___ PASSAGE

Hi,
We want to try your Viewer Java Lib, so I downloaded the latest version und the GitHub examples today.
I tried to use one of our existing docx files and I get encoding problems. üä are not displayed properly in the resulting html. I also reproduced the error when I modify (add ü) the word.docx file shipped within the GitHub examples.
I tried to set
options.getWordsOptions().setEncoding(Charset.defaultCharset());
Either to default charset (Windows-1252) or UTF-8, no effect at all.
Although if it would work it still would be a problem for our use case. In our application customers can upload their documents and we might not know the encoding in which the document was created.
Which leads me to the real question why do I have to specify an encoding on an docx or xlsx file? I use Apache POI in another project and do not have to care about the encoding at all.
I attached my test word file for you to reproduce the issue.
The code i am using is mostly copied from the samples.
public static void renderTestWord() {
try {
// Setup GroupDocs.Viewer config
ViewerConfig config = Utilities.getConfiguration();
// Create html handler
ViewerHtmlHandler htmlHandler = new ViewerHtmlHandler(config);
String guid = FILE_TEST_WORD;
HtmlOptions htmlOptions = new HtmlOptions();
htmlOptions.setResourcesEmbedded(true);
// htmlOptions.setPageNumbersToConvert(Arrays.asList(2, 3));
// Charset charset = Charset.forName("UTF-8");
// options.getWordsOptions().setEncoding(charset);
// options.getCellsOptions().setEncoding(charset);
// options.getEmailOptions().setEncoding(charset);
// Perform page reorder
// ReorderPageOptions reorderPageOptions = new ReorderPageOptions(
// guid, 2, 1);
// htmlHandler.reorderPage(reorderPageOptions);
List pages = htmlHandler.getPages(guid, htmlOptions);
for (PageHtml page : pages) {
Utilities.saveAsHtml(datePart() + "_" + page.getPageNumber()
+ "_testdocx", page.getHtmlContent());
}
} catch (Exception exp) {
System.out.println("Exception: " + exp.getMessage());
exp.printStackTrace();
}
}
Regards,
Martin

______

# GIVEN PROBLEM 1:
According to the forum post, which characters fail to display properly in the resulting HTML?
The forum post above and the records that come next are unrelated material.

___ DATASET RECORDS

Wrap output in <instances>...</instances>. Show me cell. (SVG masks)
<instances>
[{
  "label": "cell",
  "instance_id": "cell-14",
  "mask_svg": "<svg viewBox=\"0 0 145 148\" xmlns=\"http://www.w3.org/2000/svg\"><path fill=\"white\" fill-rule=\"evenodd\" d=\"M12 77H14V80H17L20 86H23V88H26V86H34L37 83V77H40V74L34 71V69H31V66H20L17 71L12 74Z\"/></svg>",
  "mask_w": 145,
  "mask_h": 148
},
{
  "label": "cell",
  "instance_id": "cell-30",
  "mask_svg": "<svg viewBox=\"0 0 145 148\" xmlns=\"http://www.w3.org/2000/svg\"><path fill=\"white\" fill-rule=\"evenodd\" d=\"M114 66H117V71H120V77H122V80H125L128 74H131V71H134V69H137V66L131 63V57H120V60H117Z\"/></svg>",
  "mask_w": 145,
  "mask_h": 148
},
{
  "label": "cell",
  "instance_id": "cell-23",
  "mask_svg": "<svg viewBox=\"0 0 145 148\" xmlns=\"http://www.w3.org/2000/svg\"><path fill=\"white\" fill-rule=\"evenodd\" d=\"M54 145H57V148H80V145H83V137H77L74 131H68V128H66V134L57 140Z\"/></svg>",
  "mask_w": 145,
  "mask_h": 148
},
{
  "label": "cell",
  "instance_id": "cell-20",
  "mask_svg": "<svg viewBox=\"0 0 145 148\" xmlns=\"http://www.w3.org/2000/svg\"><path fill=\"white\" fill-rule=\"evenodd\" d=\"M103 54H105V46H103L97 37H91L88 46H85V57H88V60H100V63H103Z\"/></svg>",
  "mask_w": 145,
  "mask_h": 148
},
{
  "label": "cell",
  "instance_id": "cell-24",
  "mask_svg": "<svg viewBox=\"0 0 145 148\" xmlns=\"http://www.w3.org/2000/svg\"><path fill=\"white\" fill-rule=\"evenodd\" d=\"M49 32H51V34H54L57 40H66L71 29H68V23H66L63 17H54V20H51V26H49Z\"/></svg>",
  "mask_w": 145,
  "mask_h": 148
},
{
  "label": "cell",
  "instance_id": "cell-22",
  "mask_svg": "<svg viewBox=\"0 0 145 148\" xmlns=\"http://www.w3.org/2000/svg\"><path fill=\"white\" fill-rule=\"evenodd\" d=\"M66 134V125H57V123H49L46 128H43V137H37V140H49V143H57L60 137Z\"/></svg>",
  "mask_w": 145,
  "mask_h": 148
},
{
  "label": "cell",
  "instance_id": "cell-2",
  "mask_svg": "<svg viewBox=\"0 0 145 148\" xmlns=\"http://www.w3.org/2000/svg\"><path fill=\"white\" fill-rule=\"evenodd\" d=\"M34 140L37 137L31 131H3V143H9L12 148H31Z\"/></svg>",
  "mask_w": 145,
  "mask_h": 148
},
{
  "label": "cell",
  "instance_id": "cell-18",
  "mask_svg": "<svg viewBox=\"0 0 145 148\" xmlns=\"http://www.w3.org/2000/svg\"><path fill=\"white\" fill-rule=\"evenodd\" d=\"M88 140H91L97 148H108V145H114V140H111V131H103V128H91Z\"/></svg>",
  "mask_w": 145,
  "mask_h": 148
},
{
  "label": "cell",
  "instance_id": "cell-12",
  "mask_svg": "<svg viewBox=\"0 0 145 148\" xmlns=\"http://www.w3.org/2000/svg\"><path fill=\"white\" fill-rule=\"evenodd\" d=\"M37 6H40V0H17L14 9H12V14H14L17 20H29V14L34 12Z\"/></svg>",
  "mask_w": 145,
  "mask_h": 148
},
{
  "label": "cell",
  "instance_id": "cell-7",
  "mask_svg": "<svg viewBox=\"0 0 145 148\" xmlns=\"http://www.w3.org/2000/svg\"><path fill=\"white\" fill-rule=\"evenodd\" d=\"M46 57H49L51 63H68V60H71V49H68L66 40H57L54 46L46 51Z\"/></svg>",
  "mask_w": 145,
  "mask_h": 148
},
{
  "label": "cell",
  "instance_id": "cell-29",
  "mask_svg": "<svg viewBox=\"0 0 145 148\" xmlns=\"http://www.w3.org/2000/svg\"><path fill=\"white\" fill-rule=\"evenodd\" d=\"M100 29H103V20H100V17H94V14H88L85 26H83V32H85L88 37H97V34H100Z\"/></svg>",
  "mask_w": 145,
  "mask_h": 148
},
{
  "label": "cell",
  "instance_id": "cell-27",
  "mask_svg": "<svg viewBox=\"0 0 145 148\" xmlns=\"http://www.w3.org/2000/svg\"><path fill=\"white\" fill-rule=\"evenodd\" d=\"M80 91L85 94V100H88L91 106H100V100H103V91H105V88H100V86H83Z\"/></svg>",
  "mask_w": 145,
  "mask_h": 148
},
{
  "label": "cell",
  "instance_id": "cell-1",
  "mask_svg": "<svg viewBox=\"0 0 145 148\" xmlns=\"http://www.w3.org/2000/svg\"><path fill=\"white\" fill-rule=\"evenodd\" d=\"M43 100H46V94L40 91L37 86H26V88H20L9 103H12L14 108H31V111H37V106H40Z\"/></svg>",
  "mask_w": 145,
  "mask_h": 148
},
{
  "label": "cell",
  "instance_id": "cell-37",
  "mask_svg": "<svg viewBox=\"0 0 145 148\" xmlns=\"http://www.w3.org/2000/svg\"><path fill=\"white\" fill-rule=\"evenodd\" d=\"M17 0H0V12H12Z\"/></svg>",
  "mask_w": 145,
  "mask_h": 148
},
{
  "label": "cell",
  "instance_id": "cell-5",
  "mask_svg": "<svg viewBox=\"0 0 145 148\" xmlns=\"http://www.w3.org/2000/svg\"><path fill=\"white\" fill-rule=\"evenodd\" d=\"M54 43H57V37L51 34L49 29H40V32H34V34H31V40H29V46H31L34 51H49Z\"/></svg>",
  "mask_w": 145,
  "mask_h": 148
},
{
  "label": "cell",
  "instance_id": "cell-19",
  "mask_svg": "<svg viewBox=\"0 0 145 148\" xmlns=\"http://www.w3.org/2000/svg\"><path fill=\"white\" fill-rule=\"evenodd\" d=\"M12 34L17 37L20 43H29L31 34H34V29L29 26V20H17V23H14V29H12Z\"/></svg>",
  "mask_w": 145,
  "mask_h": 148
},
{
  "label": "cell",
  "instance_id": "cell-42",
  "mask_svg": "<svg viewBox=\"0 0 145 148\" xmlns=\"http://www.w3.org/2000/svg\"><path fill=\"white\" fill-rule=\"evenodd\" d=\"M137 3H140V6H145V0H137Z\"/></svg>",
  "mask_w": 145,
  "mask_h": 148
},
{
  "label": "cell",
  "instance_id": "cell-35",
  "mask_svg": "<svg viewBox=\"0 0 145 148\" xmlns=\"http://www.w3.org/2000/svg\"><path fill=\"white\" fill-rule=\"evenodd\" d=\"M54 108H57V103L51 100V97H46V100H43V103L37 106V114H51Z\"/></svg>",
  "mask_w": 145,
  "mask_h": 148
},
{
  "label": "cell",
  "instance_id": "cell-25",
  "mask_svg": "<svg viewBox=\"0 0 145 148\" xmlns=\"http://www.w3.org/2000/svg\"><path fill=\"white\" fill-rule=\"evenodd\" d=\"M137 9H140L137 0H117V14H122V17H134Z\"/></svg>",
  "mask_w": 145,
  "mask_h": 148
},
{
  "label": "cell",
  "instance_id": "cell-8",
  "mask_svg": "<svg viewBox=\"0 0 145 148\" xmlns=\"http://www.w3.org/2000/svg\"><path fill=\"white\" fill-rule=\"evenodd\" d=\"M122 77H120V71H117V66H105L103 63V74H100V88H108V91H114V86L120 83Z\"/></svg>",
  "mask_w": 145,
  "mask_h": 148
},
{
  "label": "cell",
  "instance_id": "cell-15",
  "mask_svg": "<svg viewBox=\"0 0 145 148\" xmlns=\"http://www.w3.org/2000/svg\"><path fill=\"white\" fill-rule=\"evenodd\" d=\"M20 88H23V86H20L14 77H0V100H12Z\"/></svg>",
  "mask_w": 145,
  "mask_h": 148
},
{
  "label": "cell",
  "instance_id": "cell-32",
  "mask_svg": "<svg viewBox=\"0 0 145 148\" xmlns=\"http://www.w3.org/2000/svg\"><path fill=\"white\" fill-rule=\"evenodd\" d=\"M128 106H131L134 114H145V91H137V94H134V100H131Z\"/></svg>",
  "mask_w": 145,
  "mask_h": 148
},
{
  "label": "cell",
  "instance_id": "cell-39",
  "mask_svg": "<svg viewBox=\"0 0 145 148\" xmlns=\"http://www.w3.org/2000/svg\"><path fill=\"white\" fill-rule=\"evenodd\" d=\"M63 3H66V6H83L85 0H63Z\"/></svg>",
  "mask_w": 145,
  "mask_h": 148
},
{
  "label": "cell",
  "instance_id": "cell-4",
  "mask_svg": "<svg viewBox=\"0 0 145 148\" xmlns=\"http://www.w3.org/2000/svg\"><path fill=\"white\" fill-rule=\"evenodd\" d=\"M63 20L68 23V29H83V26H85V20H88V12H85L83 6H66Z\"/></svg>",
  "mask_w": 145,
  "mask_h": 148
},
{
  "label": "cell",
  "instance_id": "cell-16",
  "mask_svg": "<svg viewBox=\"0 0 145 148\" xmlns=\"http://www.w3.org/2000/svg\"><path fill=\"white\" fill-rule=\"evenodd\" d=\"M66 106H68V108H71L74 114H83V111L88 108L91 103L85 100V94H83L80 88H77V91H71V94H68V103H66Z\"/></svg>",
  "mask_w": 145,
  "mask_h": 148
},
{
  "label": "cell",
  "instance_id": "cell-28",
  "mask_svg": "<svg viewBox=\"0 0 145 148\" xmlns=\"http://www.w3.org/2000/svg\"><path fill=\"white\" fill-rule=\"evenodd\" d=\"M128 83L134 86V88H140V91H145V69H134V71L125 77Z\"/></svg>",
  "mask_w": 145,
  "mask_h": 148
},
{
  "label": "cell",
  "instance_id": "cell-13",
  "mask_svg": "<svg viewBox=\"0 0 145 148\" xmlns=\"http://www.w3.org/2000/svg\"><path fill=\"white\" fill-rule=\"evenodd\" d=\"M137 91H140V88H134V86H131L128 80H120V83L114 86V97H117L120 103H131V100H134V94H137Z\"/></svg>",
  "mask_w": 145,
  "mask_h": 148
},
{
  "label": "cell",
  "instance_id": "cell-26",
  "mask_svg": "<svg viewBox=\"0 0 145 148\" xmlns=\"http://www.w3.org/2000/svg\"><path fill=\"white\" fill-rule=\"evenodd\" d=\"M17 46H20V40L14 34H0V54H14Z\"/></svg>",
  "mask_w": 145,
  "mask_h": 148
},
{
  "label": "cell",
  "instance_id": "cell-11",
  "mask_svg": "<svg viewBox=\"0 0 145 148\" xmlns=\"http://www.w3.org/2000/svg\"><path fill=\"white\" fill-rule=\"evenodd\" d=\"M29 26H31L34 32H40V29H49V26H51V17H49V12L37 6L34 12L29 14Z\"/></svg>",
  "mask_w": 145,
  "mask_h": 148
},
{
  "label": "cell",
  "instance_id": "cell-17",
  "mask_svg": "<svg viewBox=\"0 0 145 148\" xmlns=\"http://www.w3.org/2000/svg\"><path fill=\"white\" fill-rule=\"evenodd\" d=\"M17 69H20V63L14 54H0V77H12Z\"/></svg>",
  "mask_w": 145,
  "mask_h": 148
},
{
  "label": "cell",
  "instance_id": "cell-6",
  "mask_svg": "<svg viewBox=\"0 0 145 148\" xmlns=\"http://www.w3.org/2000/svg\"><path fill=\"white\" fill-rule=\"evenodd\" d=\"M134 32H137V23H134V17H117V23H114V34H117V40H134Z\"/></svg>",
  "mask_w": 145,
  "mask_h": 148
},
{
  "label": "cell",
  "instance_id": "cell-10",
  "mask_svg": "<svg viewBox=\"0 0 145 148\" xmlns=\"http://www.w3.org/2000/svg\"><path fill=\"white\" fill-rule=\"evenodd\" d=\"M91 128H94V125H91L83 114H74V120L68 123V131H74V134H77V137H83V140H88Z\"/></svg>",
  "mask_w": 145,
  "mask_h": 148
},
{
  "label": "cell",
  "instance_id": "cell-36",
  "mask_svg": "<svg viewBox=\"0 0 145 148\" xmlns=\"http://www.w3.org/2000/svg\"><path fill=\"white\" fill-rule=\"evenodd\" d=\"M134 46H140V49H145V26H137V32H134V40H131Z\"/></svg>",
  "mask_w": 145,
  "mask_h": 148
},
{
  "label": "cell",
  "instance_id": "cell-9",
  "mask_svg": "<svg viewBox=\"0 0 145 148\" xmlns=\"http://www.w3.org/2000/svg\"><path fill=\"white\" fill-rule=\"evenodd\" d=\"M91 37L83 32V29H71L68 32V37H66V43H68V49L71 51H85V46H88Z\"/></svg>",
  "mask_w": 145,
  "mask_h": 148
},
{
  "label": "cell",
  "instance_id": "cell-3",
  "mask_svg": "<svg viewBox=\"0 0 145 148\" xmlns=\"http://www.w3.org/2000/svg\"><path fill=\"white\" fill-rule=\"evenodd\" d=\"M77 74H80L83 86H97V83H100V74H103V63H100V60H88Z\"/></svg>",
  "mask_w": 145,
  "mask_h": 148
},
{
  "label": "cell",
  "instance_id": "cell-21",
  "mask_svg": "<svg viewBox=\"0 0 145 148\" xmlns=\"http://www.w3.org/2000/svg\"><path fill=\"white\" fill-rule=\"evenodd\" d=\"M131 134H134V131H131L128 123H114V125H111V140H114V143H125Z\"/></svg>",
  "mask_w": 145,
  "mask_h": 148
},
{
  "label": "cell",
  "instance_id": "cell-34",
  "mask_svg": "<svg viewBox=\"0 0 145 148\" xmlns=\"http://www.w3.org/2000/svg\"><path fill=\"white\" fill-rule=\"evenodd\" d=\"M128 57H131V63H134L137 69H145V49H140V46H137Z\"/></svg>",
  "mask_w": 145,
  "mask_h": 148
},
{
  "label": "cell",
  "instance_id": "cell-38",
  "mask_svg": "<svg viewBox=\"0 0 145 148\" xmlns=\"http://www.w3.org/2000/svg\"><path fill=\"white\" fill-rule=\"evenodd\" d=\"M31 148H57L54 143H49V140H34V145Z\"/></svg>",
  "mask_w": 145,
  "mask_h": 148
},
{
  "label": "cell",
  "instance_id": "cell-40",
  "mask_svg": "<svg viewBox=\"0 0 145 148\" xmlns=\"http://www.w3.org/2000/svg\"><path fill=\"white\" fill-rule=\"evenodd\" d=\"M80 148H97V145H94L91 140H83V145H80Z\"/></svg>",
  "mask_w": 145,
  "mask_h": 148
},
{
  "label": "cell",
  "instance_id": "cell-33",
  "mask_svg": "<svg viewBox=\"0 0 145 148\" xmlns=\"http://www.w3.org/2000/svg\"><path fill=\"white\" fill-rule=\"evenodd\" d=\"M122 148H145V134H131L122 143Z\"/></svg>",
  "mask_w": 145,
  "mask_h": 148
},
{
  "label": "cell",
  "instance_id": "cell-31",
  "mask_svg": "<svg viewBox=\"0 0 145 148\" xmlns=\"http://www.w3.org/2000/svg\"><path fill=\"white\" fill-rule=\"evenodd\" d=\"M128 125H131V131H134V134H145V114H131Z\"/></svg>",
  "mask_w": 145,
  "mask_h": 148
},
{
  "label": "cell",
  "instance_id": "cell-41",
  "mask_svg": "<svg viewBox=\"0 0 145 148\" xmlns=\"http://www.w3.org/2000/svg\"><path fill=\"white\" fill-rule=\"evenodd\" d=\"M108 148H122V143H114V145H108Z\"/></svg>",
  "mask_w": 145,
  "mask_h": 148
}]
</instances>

______

# GIVEN PROBLEM 2:
Update the records from their first line through the line containing "32H51V34H54L57 40H66L71 29H68V23H66L63", replacing "mask_w" with "mask_width" and leaving everything else unchanged, and give back only those lines.

# TASK SOLUTION 1:
The characters ü and ä.

# TASK SOLUTION 2:
Wrap output in <instances>...</instances>. Show me cell. (SVG masks)
<instances>
[{
  "label": "cell",
  "instance_id": "cell-14",
  "mask_svg": "<svg viewBox=\"0 0 145 148\" xmlns=\"http://www.w3.org/2000/svg\"><path fill=\"white\" fill-rule=\"evenodd\" d=\"M12 77H14V80H17L20 86H23V88H26V86H34L37 83V77H40V74L34 71V69H31V66H20L17 71L12 74Z\"/></svg>",
  "mask_width": 145,
  "mask_h": 148
},
{
  "label": "cell",
  "instance_id": "cell-30",
  "mask_svg": "<svg viewBox=\"0 0 145 148\" xmlns=\"http://www.w3.org/2000/svg\"><path fill=\"white\" fill-rule=\"evenodd\" d=\"M114 66H117V71H120V77H122V80H125L128 74H131V71H134V69H137V66L131 63V57H120V60H117Z\"/></svg>",
  "mask_width": 145,
  "mask_h": 148
},
{
  "label": "cell",
  "instance_id": "cell-23",
  "mask_svg": "<svg viewBox=\"0 0 145 148\" xmlns=\"http://www.w3.org/2000/svg\"><path fill=\"white\" fill-rule=\"evenodd\" d=\"M54 145H57V148H80V145H83V137H77L74 131H68V128H66V134L57 140Z\"/></svg>",
  "mask_width": 145,
  "mask_h": 148
},
{
  "label": "cell",
  "instance_id": "cell-20",
  "mask_svg": "<svg viewBox=\"0 0 145 148\" xmlns=\"http://www.w3.org/2000/svg\"><path fill=\"white\" fill-rule=\"evenodd\" d=\"M103 54H105V46H103L97 37H91L88 46H85V57H88V60H100V63H103Z\"/></svg>",
  "mask_width": 145,
  "mask_h": 148
},
{
  "label": "cell",
  "instance_id": "cell-24",
  "mask_svg": "<svg viewBox=\"0 0 145 148\" xmlns=\"http://www.w3.org/2000/svg\"><path fill=\"white\" fill-rule=\"evenodd\" d=\"M49 32H51V34H54L57 40H66L71 29H68V23H66L63 17H54V20H51V26H49Z\"/></svg>",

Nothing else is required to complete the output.